I tried writing a "perfect" backup program (below), but ran into
problems (also below). Is there an efficient/working version
of this?:
Assumptions: you're backing up from 'local', which you own and has
limited disk space to 'remote', which has infinite disk space and
belongs to someone else, so you need encryption. Network bandwidth
is finite.
'local' keeps a db of backed-up files w/ this data for each file:
filename, including full path
file's last modified time (mtime)
sha1sum of file's unencrypted contents
sha1sum of file's encrypted contents
Given a list of files to backup (some perhaps already backed up),
the program runs 'find' and gets the full path/mtime for each file
(this is fairly efficient; conversely, computing the sha1sum of each
file would NOT be efficient)
The program discards files whose filename and mtime are in 'local' db.
The program now computes the sha1sum of the (unencrypted contents
of each remaining file.
If the sha1sum matches one in 'local' db, we create a special entry
in 'local' db that points this file/mtime to the file/mtime of the
existing entry. Effectively, we're saying "we have a backup of this
file's contents, but under another filename, so no need to back it
up again".
For each remaining file, we encrypt the file, take the sha1sum of
the encrypted file's contents, rsync the file to its
sha1sum. Example: if the file's encrypted sha1sum was
da39a3ee5e6b4b0d3255bfef95601890afd80709, we'd rsync it to
/some/path/da/39/a3/da39a3ee5e6b4b0d3255bfef95601890afd80709 on
'remote'.
Once the step above succeeds, we add the file to the 'local' db.
Note that we efficiently avoid computing sha1sums and encrypting
unless absolutely necessary.
Note: I don't specify encryption method: this would be user's choice.
The problems:
We must encrypt and backup 'local' db regularly.
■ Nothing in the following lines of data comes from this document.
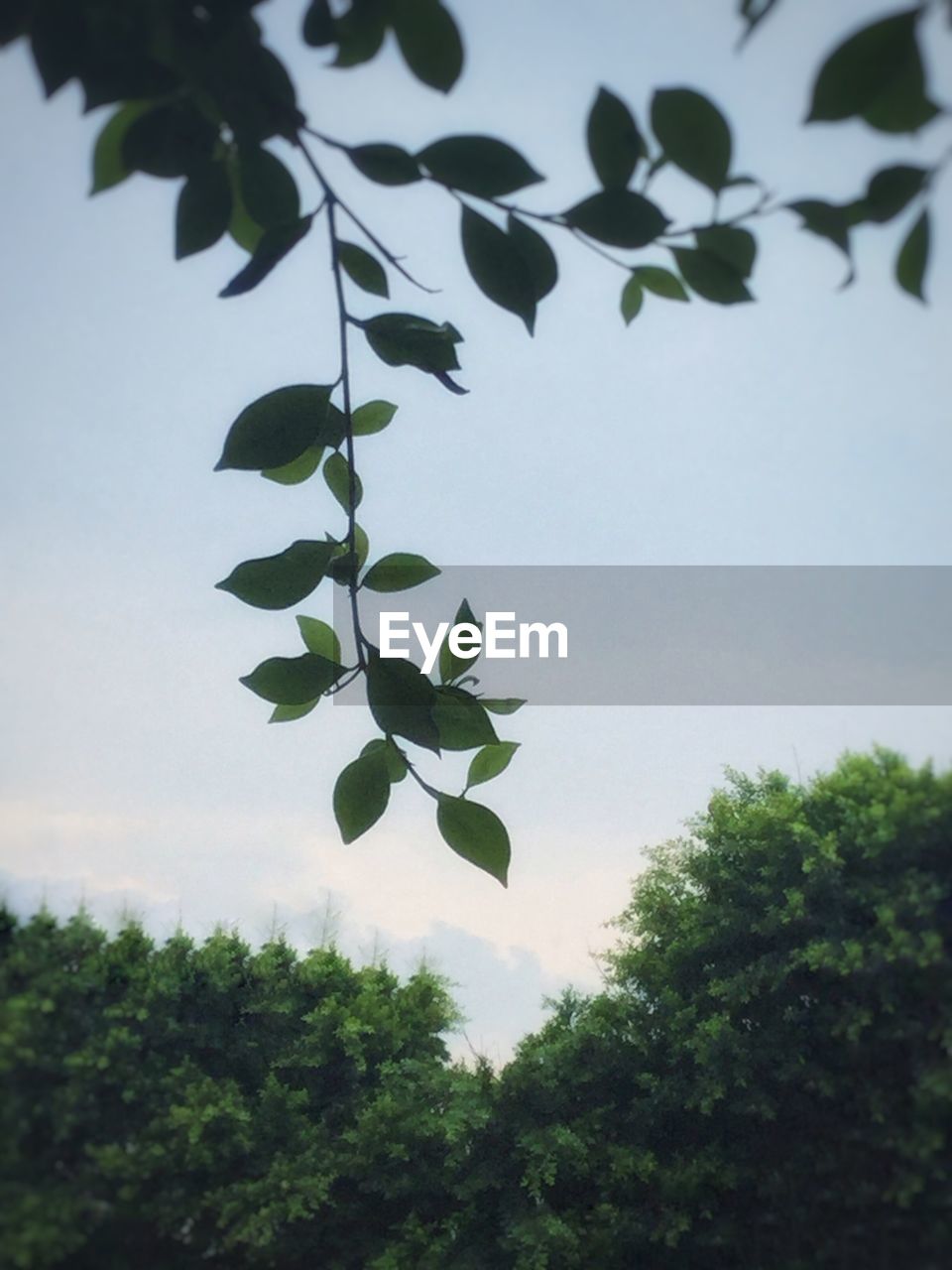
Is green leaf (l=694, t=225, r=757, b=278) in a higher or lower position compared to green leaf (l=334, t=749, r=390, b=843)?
higher

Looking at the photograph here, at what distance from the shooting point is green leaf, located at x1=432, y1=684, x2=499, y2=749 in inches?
26.5

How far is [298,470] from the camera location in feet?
2.38

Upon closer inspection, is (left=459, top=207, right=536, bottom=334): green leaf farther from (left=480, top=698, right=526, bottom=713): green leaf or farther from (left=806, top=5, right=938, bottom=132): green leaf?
(left=480, top=698, right=526, bottom=713): green leaf

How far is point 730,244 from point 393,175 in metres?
0.18

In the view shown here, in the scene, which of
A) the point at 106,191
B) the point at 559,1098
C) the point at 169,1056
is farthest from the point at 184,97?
the point at 559,1098

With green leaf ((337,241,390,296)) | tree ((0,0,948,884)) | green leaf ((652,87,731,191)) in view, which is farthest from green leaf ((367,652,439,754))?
green leaf ((652,87,731,191))

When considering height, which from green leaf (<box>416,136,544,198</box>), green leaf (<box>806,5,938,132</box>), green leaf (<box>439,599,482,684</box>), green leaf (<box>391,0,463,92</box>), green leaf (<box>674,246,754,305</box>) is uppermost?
green leaf (<box>391,0,463,92</box>)

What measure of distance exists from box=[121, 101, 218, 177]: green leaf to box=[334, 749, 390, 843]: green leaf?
0.38 m

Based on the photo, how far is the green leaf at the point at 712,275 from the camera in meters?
0.51

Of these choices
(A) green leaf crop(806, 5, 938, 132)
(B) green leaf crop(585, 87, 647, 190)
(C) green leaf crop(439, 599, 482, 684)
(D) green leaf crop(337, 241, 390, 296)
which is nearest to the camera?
(A) green leaf crop(806, 5, 938, 132)

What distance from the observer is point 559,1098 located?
1234 mm

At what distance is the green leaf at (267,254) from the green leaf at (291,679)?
26cm

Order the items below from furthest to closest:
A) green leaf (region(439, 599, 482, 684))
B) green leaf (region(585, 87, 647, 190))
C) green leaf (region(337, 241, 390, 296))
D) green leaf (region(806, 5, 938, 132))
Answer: green leaf (region(439, 599, 482, 684)) < green leaf (region(337, 241, 390, 296)) < green leaf (region(585, 87, 647, 190)) < green leaf (region(806, 5, 938, 132))

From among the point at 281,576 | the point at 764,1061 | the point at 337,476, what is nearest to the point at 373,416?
the point at 337,476
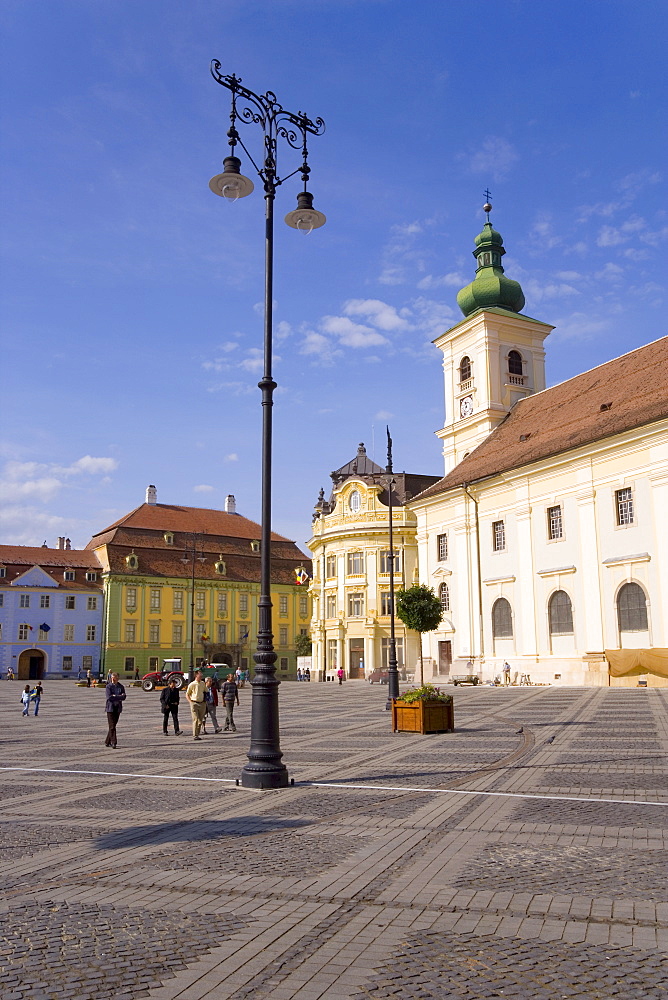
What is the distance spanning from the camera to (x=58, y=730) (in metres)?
22.5

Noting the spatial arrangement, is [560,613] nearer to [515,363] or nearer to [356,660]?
[515,363]

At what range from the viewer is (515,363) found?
60.9 metres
However, 'local'
db grows quickly and rsync'ing encrypted files is inefficient, since
a small change in 'local' db means a big change in the encrypted
version of 'local' db.
We create a file on 'remote' for each file on 'local', which is
ugly and excessive.
We query 'local' db frequently. Even w/ indexes, these queries are
slow, since we're often making one query for each file. Would be
nice to speed this up by batching queries or something.
Probably other problems that I've now forgotten.